Last weekend, we went to the Wembley of sumo, the Kokugikan in Ryogoku, Tokyo, to watch a day of wrestling for ourselves. The first fight of the day starts at 8.30, with trainee rikishi vying for experience and getting used to the big match environment, rather than training in the stables (their training quarters rather disturbingly go by the English translation of stables, and are where all the rikishi live and train). We arrived at about half 11, and although there were fights going on, the place was as good as empty. We found our seats up on the second floor, and waited for the next fight to begin.
The fights start with the competitors’ names being called in a melodious high pitched warble by the yobidashi – so unintelligible does it become that until we had the name of the rikishi in front of us, we couldn’t understand who was fighting! The two competing rikishi then step onto the ring, or dohyo, and begin their preparations. Generally, they won’t fight for another 3 or 4 minutes at this point, and will behave in a curious manner of bending over, slapping their thighs and stomping their feet, to bring a mixture of good luck and to drive bad luck away,
Then, the competitors will face each other in the ring, bend down, clap and open their arms to show they’re not hiding any weapons. Just as they look ready to start, they’ll stand up again and go back into their corner, get some salt from a pot on the floor and throw it into the ring to purify it ahead of the fight. After several repetitions of facing each other, staring each other out, clapping, foot stomping, thigh-slapping and salt throwing, the fight will begin, many minutes after first entering the ring. For the trainees, this happens almost immediately, but for the higher ranked rikishi, they’re allowed up to four minutes of this faffing!
Once the fight begins, despite all the preparations it’s usually over within seconds. To win the bout, a rikishi must either push his opponent out of the ring, or force any part of his body other than his feet to touch the ground within it. We saw some top class grappling, with some fights almost making 60 seconds, but the majority were done within 10 seconds or even sooner due to schoolboy errors or swift movement from the giant contestants (some of them are enormous, but they can move pretty sprightly!).

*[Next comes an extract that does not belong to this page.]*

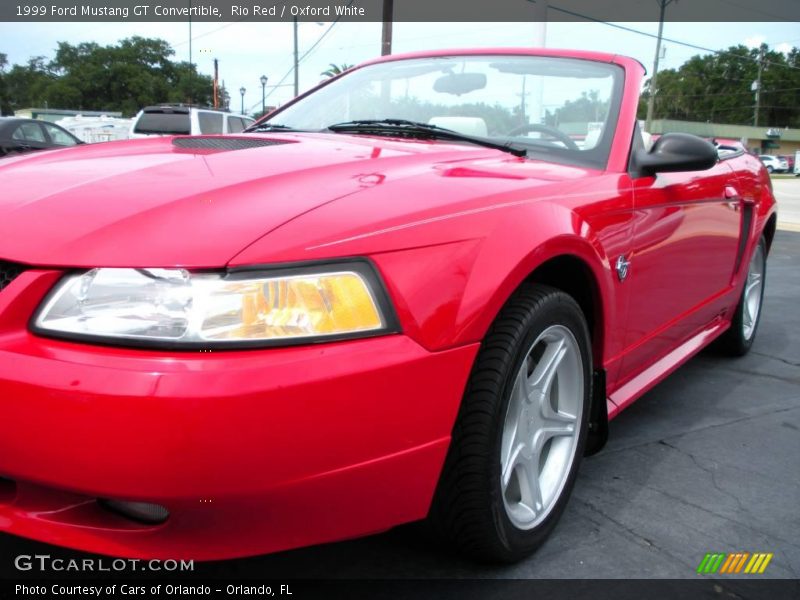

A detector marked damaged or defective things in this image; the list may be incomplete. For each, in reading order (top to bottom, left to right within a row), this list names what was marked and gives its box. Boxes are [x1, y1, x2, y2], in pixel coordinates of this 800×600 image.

cracked pavement [3, 232, 796, 580]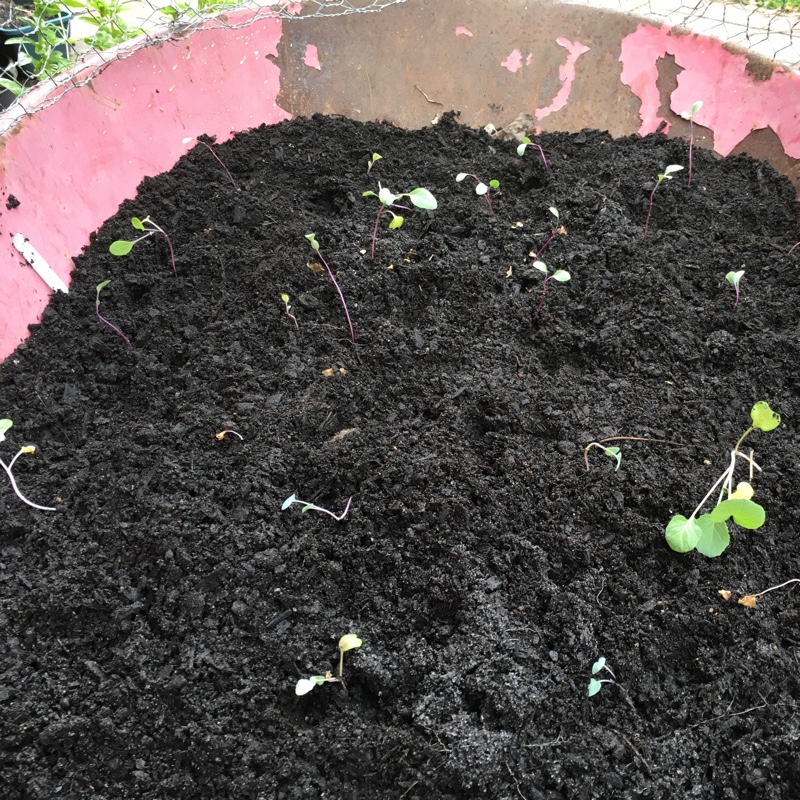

Because of the uneven time weighting between the (let’s be honest here) pretty boring preparation and the exciting wrestling, I felt it was akin to heading to Lords to watch the cricket – for the aficionado, it’s probably riveting, with little nuances and stories amongst the rikishi that the layman just wouldn’t know about; for that lay-tourist however, there was a lot of waiting and comparatively little action, and in fact, like at the cricket, many of the locals brought a newspaper or a book for the downtime.
At the end of the day’s schedule, the sumo grandmasters (or yokozuna) had their battle. Currently their are two yokozuna, Hakuho and Harumafuji, and the crowd went wild for their fights. Harumafuji particularly impressed me for his very camp style of throwing salt into the ring, one hand on his hip, the other throwing the salt with a flick of his wrist in an incredibly blasé manner. Despite their billing, or possibly because of it, their fights didn’t last any longer than the others, and although perhaps I tricked myself into thinking they had better technique (though I didn’t really know what I was looking for) aside from the additional fervour from the crowd, the yokozuna flights weren’t much different from the others.
Overall, I’m glad I went to see it, as the traditions and rituals are very Japanese, but I don’t know if I’ll be hurrying back again to see it in January when the tournament next comes back to Tokyo.